## Set exercise
Quote the records below word for word, keeping every line as it appears.

═════ The input ═════

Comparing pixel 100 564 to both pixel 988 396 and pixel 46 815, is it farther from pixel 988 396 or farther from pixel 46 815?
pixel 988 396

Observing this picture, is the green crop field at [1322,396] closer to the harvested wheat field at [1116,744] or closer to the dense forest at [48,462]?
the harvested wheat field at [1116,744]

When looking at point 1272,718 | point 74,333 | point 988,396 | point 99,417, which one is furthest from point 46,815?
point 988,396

═════

## Correct result
Comparing pixel 100 564 to both pixel 988 396 and pixel 46 815, is it farther from pixel 988 396 or farther from pixel 46 815?
pixel 988 396

Observing this picture, is the green crop field at [1322,396] closer to the harvested wheat field at [1116,744] or closer to the dense forest at [48,462]?
the harvested wheat field at [1116,744]

When looking at point 1272,718 | point 74,333 | point 988,396 | point 99,417, which one is furthest from point 46,815?
point 988,396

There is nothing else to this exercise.